Based on this data, the researchers analyzed an immune regulation network centered around STAT1, confirmed the immune effects on tumors using CD8 and INFγ antibodies.

Lactic acid bacteria activate AhR by metabolizing tryptophan

Lactic acid bacteria metabolize tryptophan to produce indoles. To pinpoint the source of AhR activation, researchers found that the broad-spectrum antibiotic Abx inhibited tumor growth in mice. Treating tumors with lactic acid bacteria-intolerant Amp effectively increased the expression of PDL1 and MHCII in cells, enhancing the immune response and suppressing tumor growth.

Among common lactic acid bacteria, L. reuteri and L. murinus produced two AhR-activating metabolites, IAA and ILA. Transplanting L. murinus into the sterile intestinal tracts of mice promoted tumor growth, immune suppression, and increased expression of pro-cancer genes such as Arg1, Ido1, and Il10.

Dietary regulation effects

Since tryptophan is obtained through food, dietary changes would inevitably impact pancreatic cancer growth. The research team implemented a tryptophan-deficient diet supplemented with IAA and ILA. Tumor weight in mice on a tryptophan-deficient diet was half that of the control group, while the addition of IAA and ILA significantly increased tumor weight. Consistently, the expression of immune factors and pro-cancer genes changed in response to dietary alterations.

Impact on the prognosis of pancreatic cancer patients

Analyzing single-cell sequencing results from tumor patients and TCGA data, researchers found that patients with high AhR expression had poorer survival, with AhR showing a negative correlation with genes associated with CD8+T cells. Human pancreatic cancer cell experiments validated AhR’s promotion of pancreatic cancer cell growth.

Conclusion

While most research has focused on the positive regulatory effects of microbiota on tumors, this study sheds light on the negative immune regulation of intestinal microbiota on tumors.

It challenges preconceived notions about the positive effects of probiotics in the gut, demonstrating that lactic acid bacteria, by metabolizing tryptophan, activate tumor-associated macrophages through AhR, ultimately promoting pancreatic cancer growth and disrupting immune checkpoint inhibition.

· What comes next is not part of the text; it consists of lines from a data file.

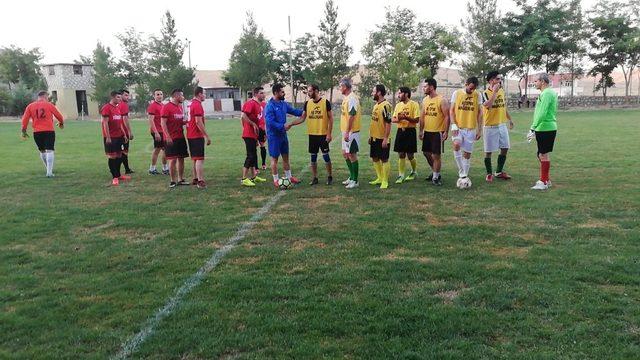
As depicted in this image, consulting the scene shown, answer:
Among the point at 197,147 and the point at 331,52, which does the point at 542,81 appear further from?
the point at 331,52

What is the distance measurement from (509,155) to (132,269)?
11235 mm

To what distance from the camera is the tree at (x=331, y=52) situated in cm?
5178

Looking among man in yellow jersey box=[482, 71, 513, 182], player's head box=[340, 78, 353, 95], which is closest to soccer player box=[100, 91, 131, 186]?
player's head box=[340, 78, 353, 95]

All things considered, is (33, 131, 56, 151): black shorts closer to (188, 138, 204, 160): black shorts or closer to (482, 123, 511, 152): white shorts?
(188, 138, 204, 160): black shorts

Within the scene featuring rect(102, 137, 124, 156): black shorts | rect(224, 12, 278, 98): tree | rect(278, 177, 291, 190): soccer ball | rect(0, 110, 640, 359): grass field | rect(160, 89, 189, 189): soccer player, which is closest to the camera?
rect(0, 110, 640, 359): grass field

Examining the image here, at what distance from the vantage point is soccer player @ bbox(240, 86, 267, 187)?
33.5 feet

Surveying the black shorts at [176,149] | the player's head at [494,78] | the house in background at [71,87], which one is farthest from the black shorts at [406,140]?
the house in background at [71,87]

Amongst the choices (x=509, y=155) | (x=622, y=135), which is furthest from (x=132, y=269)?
(x=622, y=135)

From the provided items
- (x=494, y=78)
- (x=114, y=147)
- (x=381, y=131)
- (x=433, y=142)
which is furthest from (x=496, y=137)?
(x=114, y=147)

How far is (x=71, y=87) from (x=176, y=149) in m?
60.6

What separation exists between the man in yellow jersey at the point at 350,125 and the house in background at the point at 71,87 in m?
59.7

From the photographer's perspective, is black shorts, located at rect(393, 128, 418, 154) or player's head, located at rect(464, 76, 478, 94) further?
black shorts, located at rect(393, 128, 418, 154)

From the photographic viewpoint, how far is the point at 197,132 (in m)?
9.75

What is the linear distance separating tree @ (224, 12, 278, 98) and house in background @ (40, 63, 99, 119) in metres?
21.1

Pancreatic cancer, often dubbed the “king of cancers,” has posed challenges to researchers and medical professionals due to its poor treatment outcomes and low survival rates.

The team is collaborating with clinical practitioners to conduct relevant clinical experiments, believing that dietary adjustments or effective inhibitors could improve the survival outcomes of pancreatic cancer patients in the near future.